[START]
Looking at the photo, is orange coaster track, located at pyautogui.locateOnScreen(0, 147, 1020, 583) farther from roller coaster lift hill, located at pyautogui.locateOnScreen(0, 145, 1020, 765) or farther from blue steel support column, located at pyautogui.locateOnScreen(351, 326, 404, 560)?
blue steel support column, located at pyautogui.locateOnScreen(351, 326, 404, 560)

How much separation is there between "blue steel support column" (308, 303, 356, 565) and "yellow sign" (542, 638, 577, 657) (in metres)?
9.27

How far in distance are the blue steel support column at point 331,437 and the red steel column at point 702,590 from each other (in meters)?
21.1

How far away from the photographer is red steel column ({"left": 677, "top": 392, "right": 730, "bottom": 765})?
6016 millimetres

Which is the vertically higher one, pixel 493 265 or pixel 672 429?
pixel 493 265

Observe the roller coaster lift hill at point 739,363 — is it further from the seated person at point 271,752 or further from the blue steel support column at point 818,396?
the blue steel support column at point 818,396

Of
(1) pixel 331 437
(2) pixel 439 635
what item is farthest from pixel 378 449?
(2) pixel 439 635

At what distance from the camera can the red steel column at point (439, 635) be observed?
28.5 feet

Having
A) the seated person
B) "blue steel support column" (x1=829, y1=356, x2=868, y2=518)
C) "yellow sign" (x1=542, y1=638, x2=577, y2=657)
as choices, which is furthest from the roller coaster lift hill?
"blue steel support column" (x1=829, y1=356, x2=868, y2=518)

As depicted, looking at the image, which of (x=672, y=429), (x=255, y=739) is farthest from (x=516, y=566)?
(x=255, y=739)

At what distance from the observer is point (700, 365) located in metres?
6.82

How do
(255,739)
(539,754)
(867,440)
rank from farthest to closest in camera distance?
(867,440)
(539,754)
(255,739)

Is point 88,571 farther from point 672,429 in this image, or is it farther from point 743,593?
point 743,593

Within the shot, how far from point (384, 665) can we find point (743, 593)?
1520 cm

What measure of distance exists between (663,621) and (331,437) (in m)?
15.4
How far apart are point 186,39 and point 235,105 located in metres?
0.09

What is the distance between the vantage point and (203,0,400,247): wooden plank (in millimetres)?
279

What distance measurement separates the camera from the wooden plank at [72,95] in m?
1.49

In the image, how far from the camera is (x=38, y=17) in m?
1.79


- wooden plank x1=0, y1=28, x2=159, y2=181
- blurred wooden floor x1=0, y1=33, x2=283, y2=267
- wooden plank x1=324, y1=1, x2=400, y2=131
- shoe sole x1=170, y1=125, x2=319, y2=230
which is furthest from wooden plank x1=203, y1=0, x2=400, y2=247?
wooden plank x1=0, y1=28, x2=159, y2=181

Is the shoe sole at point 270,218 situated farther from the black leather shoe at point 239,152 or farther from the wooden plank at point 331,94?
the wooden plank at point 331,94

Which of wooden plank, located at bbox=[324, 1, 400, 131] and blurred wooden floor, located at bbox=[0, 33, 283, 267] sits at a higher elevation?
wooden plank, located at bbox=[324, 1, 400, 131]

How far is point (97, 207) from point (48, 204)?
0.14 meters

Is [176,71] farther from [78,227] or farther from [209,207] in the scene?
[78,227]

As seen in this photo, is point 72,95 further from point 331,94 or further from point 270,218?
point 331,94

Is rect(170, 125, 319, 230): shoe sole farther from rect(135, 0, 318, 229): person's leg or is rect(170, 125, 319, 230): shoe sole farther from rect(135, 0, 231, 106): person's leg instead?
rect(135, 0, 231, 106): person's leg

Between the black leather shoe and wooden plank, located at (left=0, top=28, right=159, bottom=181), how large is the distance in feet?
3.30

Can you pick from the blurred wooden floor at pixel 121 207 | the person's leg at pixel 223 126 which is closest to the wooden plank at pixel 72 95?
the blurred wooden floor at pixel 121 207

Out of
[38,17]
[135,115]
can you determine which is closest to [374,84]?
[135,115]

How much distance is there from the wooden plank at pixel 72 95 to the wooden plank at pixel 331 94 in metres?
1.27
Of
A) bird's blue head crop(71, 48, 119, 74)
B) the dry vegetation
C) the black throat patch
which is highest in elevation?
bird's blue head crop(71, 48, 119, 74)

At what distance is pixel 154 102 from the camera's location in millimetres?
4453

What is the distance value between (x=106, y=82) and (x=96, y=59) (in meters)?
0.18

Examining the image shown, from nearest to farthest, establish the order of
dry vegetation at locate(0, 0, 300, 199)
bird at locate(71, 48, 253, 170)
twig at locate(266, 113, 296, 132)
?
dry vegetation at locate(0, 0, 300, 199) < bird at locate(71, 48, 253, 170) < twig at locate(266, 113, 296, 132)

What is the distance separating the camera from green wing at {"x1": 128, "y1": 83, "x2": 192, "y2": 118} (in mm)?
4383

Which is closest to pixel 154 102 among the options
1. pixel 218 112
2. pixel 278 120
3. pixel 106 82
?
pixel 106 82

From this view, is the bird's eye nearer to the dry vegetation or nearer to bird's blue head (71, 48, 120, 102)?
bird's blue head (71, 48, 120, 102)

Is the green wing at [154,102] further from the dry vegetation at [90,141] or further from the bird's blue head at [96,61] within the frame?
[END]
Problem: Your task is to repeat the data exactly; please include every line.

Output for this exercise:
Looking at the photo, is orange coaster track, located at pyautogui.locateOnScreen(0, 147, 1020, 583) farther from roller coaster lift hill, located at pyautogui.locateOnScreen(0, 145, 1020, 765) or farther from blue steel support column, located at pyautogui.locateOnScreen(351, 326, 404, 560)?
blue steel support column, located at pyautogui.locateOnScreen(351, 326, 404, 560)

How much separation is there between "blue steel support column" (308, 303, 356, 565) and "yellow sign" (542, 638, 577, 657) (in metres)?
9.27

How far in distance are the blue steel support column at point 331,437 and the red steel column at point 702,590 from each other (in meters)?
21.1

How far away from the photographer is red steel column ({"left": 677, "top": 392, "right": 730, "bottom": 765})?
6016 millimetres

Which is the vertically higher one, pixel 493 265 or pixel 672 429?
pixel 493 265

Observe the roller coaster lift hill at point 739,363 — is it further from the seated person at point 271,752 or further from the blue steel support column at point 818,396?
the blue steel support column at point 818,396

Of
(1) pixel 331 437
(2) pixel 439 635
what item is farthest from pixel 378 449?
(2) pixel 439 635

At what distance from the camera can the red steel column at point (439, 635) be observed?
28.5 feet

Having
A) the seated person
B) "blue steel support column" (x1=829, y1=356, x2=868, y2=518)
C) "yellow sign" (x1=542, y1=638, x2=577, y2=657)
as choices, which is furthest from the roller coaster lift hill?
"blue steel support column" (x1=829, y1=356, x2=868, y2=518)

As depicted, looking at the image, which of (x=672, y=429), (x=255, y=739) is farthest from (x=516, y=566)?
(x=255, y=739)

At what distance from the observer is point (700, 365) located in metres?
6.82

How do
(255,739)
(539,754)
(867,440)
rank from farthest to closest in camera distance?
(867,440)
(539,754)
(255,739)

Is point 88,571 farther from point 672,429 in this image, or is it farther from point 743,593?
point 743,593

Within the shot, how far from point (384, 665) can we find point (743, 593)?
1520 cm

What measure of distance exists between (663,621) and (331,437) (in m)?
15.4
How far apart are point 186,39 and point 235,105 located in metres?
0.09

What is the distance between the vantage point and (203,0,400,247): wooden plank (in millimetres)?
279

What distance measurement separates the camera from the wooden plank at [72,95] in m?
1.49

In the image, how far from the camera is (x=38, y=17) in m?
1.79


- wooden plank x1=0, y1=28, x2=159, y2=181
- blurred wooden floor x1=0, y1=33, x2=283, y2=267
- wooden plank x1=324, y1=1, x2=400, y2=131
- shoe sole x1=170, y1=125, x2=319, y2=230
which is furthest from wooden plank x1=203, y1=0, x2=400, y2=247?
wooden plank x1=0, y1=28, x2=159, y2=181

Is the shoe sole at point 270,218 situated farther from the black leather shoe at point 239,152 or farther from the wooden plank at point 331,94?
the wooden plank at point 331,94

Which of wooden plank, located at bbox=[324, 1, 400, 131] and blurred wooden floor, located at bbox=[0, 33, 283, 267] sits at a higher elevation?
wooden plank, located at bbox=[324, 1, 400, 131]

How far is point (97, 207) from point (48, 204)?
0.14 meters

Is [176,71] farther from [78,227] or farther from [209,207] in the scene?
[78,227]

As seen in this photo, is point 72,95 further from point 331,94 or further from point 270,218?
point 331,94

Is rect(170, 125, 319, 230): shoe sole farther from rect(135, 0, 318, 229): person's leg or is rect(170, 125, 319, 230): shoe sole farther from rect(135, 0, 231, 106): person's leg instead?
rect(135, 0, 231, 106): person's leg

Between the black leather shoe and wooden plank, located at (left=0, top=28, right=159, bottom=181), how large is the distance in feet?
3.30

Can you pick from the blurred wooden floor at pixel 121 207 | the person's leg at pixel 223 126 which is closest to the wooden plank at pixel 72 95?
the blurred wooden floor at pixel 121 207

Out of
[38,17]
[135,115]
can you determine which is closest to [374,84]?
[135,115]

How much distance is there from the wooden plank at pixel 72 95 to the wooden plank at pixel 331 94 in metres?
1.27
Of
A) bird's blue head crop(71, 48, 119, 74)
B) the dry vegetation
C) the black throat patch
which is highest in elevation?
bird's blue head crop(71, 48, 119, 74)

At what distance is pixel 154 102 from the camera's location in millimetres?
4453

What is the distance value between (x=106, y=82) and (x=96, y=59) (in meters)?
0.18

Examining the image shown, from nearest to farthest, establish the order of
dry vegetation at locate(0, 0, 300, 199)
bird at locate(71, 48, 253, 170)
twig at locate(266, 113, 296, 132)
?
dry vegetation at locate(0, 0, 300, 199) < bird at locate(71, 48, 253, 170) < twig at locate(266, 113, 296, 132)

What is the distance separating the camera from green wing at {"x1": 128, "y1": 83, "x2": 192, "y2": 118} (in mm)?
4383

Which is closest to pixel 154 102 among the options
1. pixel 218 112
2. pixel 278 120
3. pixel 106 82
?
pixel 106 82

From this view, is the bird's eye nearer to the dry vegetation or nearer to bird's blue head (71, 48, 120, 102)?
bird's blue head (71, 48, 120, 102)

Is the green wing at [154,102] further from the dry vegetation at [90,141] or further from the bird's blue head at [96,61] within the frame?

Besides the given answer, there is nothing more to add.